Reding to be DePauw's next speaker in Kelly Writers Series

Friday, March 5, 2010
Nick Reding

GREENCASTLE -- Journalist and author Nick Reding will be the next next speaker in the Kelly Writers Series, when he gives a reading of his latest book at Peeler Auditorium.

At 7:30 p.m. March 10, Reding will read from "Methland," which has received a great deal of attention and praise since its publication last summer.

"Methland: The Death and Life of an American Small Town" is the story of how methamphetamine infiltrates the small town of Oelwein, Iowa, a town with a population of 6,159 and once a thriving farming and railroad community.

Tracing the connections between the lives touched by meth and the global forces that have set the stage for the epidemic, "Methland" offers a vital and unique perspective on a pressing contemporary tragedy.

The book is a portrait of a community under siege, of the lives the drug has devastated and of the heroes who continue to fight the war.

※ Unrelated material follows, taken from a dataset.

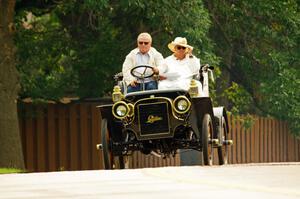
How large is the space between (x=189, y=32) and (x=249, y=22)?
4.10 meters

It also probes the complicity of pharmaceutical companies and the country's immigration laws in creating this epidemic.

Now in its seventh hardcover printing, the New York Times bestseller has been widely lauded, reviewed, and referenced. Featured on the cover of the Times Book Review and listed among the year's 100 Notable Books, "Methland" won the 2009 Chicago Tribune Heartland Prize.

The Los Angeles Times, the San Francisco Chronicle, the St. Louis Post-Dispatch, the Chicago Tribune and the Seattle Times picked the book as a best book of the year. In January, the British Broadcasting Corporation purchased global movie rights to the book.

Reding's second book, "Methland" was one of the most well-received nonfiction books in the country last year. It chronicles the meth addiction of a small town in Iowa, but in many ways it mirrors the tragedy of meth addiction that has played out all over rural America in the last decade, including small towns like Greencastle.

Presented by the James and Marilou Kelly Writers Series, the program will be in the auditorium of the Richard E. Peeler Art Center and is free and open to all.